→ GOAL OF THE EXERCISE
Pick up the church message about rural life after its last sentence and keep it going.

-------- EXCERPT --------

|Twin kids born at Mark and Theresa Wood's farm, March 2017.|
This is an edited version of the message I gave at church this morning:
When I looked on the church calendar and saw that May 6th is “Rural Life Sunday”, I thought -- a celebration of rural life is exactly what we need as we head into this year’s growing season.
There really is no way to put the brakes on rural decline but inevitability doesn’t make it right, and it doesn’t mean our society won’t suffer. The danger in losing the vibrancy of our rural communities is that our country, like our faith, is built on the hard work and commitment of rural people.
Everyone is wracking their brains on how to keep rural communities – and rural churches – not only existing but thriving. There are pockets of revitalization in communities that are close to the city but those places that can’t offer an easy commute are left to flounder as large employers shut down, and there are fewer opportunities to keep young people in rural areas.
At 83 years of age, American poet, novelist and environmental activist, Wendell Berry, is a seventh-generation Kentucky farmer who, through his prolific writings, has brought global attention to the plight of fragile rural economies and the importance of sustainable agriculture.
In an article published in Modern Farmer last October , Berry laments the “dispersed lives of dispersed individuals, commuting and consuming, scattering in every direction every morning, returning at night only to their screens and carryout meals.”
Some might call him a curmudgeon but others recognize his “clear-eyed view of the ways in which modern society is wrecking the Earth under the guise of progress.”
I agree with Berry, that in our rush to modernize and be progressive, to centralize and regionalize, to think globally and attempt travel to Mars (!) – we are losing two inter-connected ways of life and wrecking not only the Earth but also our souls.
I didn’t grow up on a farm, and I didn’t have grandparents who lived on a farm. I knew country living because that’s where my grandparents and my great aunts and uncles lived, but the only time I experienced farm life was during my family’s two-week vacations on Pugwash Point in Nova Scotia.
And even though I’ve lived here for over ten years, I didn’t see a baby animal being born until just last year.
My experience with "the country" came through cottages but it’s really not the same thing. It’s playing at country – it’s not living it.
I really do feel, deep down, that I missed out on a lot by not growing up on a farm. And I think our world – and our young people – and our future as a humankind – are losing A LOT as we lose our farms and rural ways.

-------- MATERIAL SUPPLIED --------

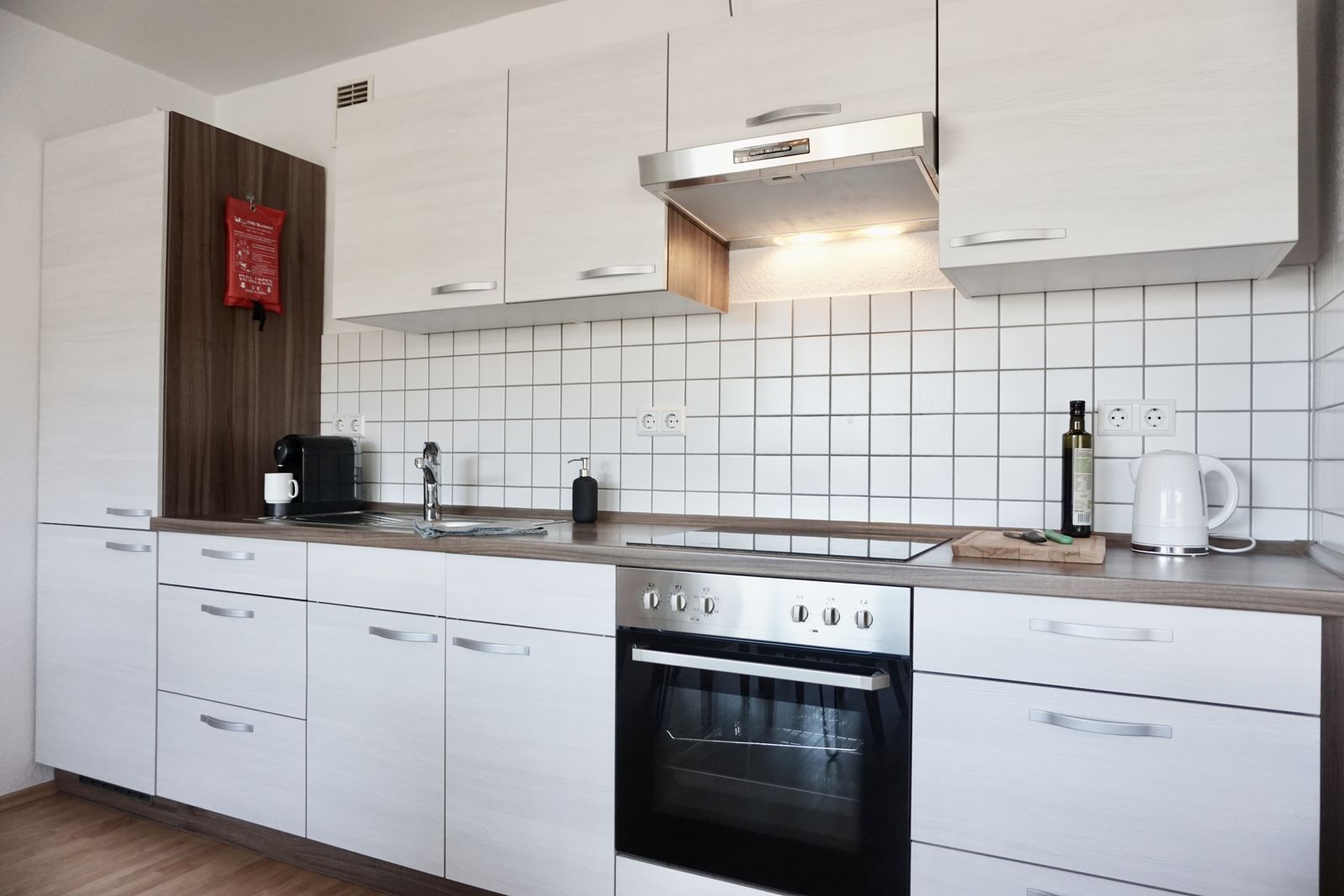 Küchenzeile mit Backofen, Kochfeld und Wasserkocher
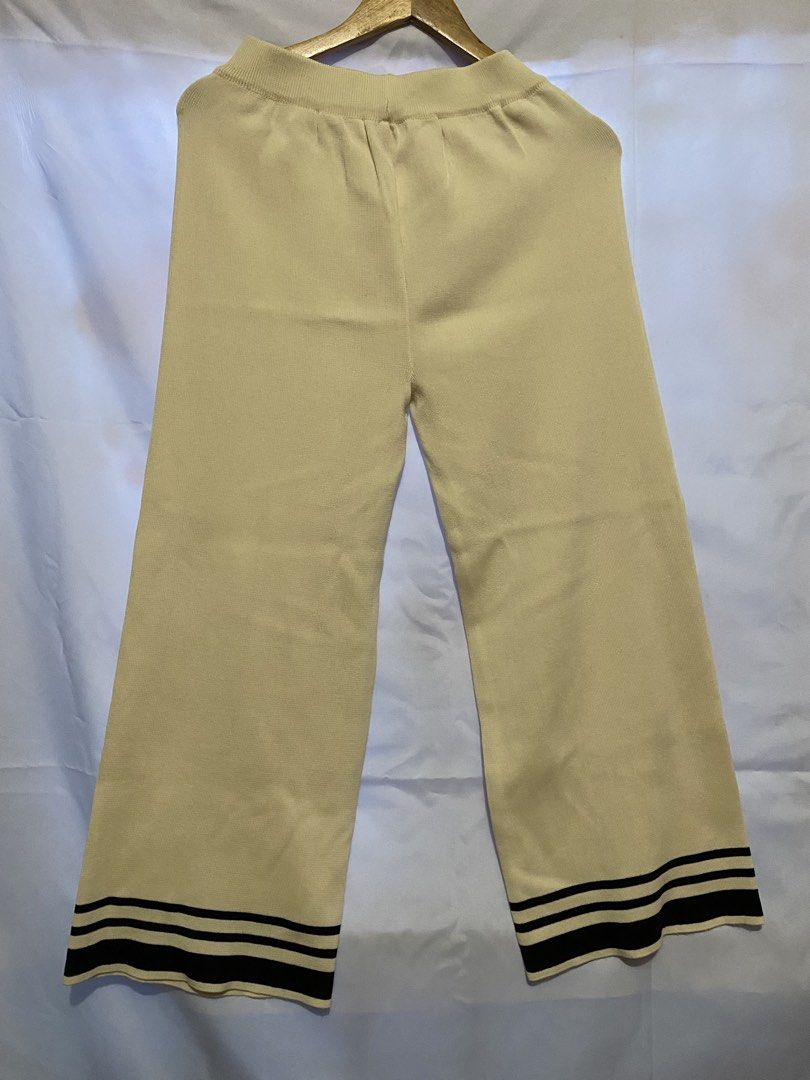 Knitted Cream Coordinates (Category: Sets or Coordinates) located in Caloocan City. Submitted by declutterbycha (Listing ID 1423420803, Image 2). Description: - Cream-colored coordinates set - Includes a short-sleeved top and wide-leg pants - Top features black stripes on the sleeves - Pants have black stripes at the hem - Made of knit material - Top has a crew neck - worn once 💰MODE OF PAYMENT: Uniobank, Maribank, Gotyme, Gcash 📦MODE OF DELIVE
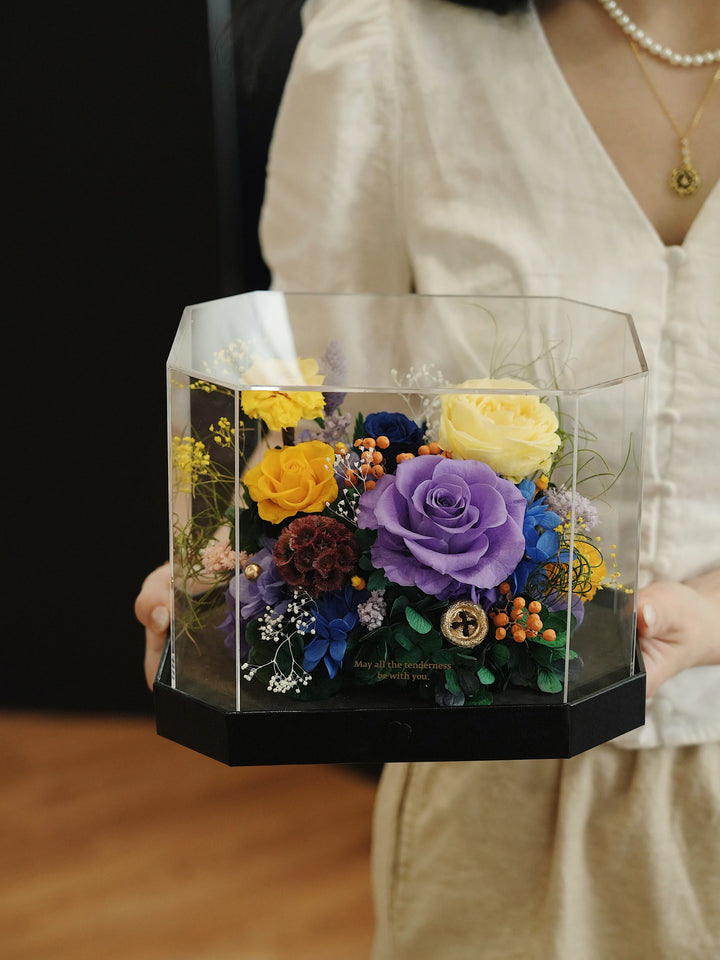 Person holding octagon preserved flower box in Monet’S Bloom Purple & Yellow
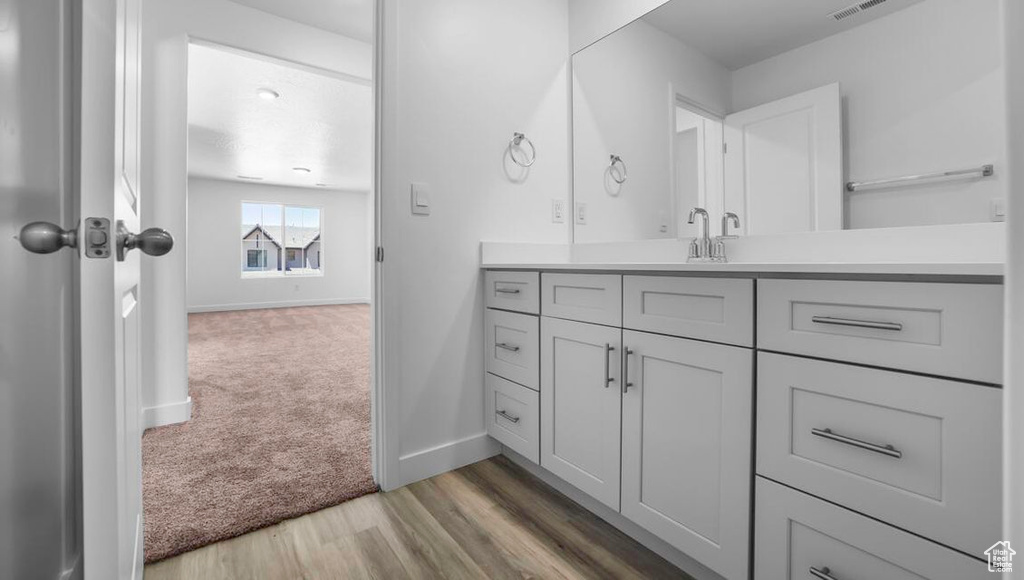 Bathroom with baseboards, wood finished floors, and vanity
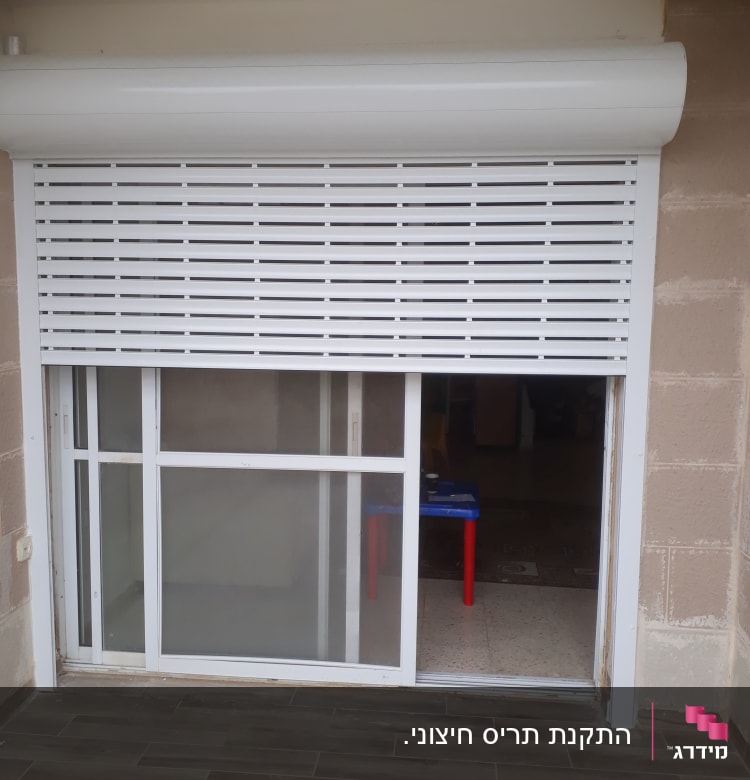 תריס אלומיניום לבן חצי פתוח על חלון זכוכית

--------

→ ANSWER TO THIS PROBLEM
Now, this message will try to weave together rural life and church life – rural communities and communities of faith. It will be broad strokes and generalizations, and probably something that calls for deeper conversation, but for now, this is just to get you thinking about rural life.
Jon Katz, an author who lives in rural New York State, wrote this about farms on his blog in April 2015: “Real farms have always been beautiful to me, manifestations of family, values, individuality and the hardest imaginable work.”
So first, I want to outline what I think young people are missing by not being raised on farms:
- doing chores and having responsibilities
- witnessing both birth and death
- knowing where food comes and what, and who, is involved in producing food
- learning to take care of what you have, to repurpose items and to solve problems with what's on hand
- helping neighbours – relying on each other, especially in times of crisis
- being resilient and self-sufficient
Like I said, broad strokes, but for me, looking back over a variety of life experiences and being married to a farm boy who misses farming, I believe I’d be better off if I’d been raised with all of those things – including the hard work that goes into a rural life.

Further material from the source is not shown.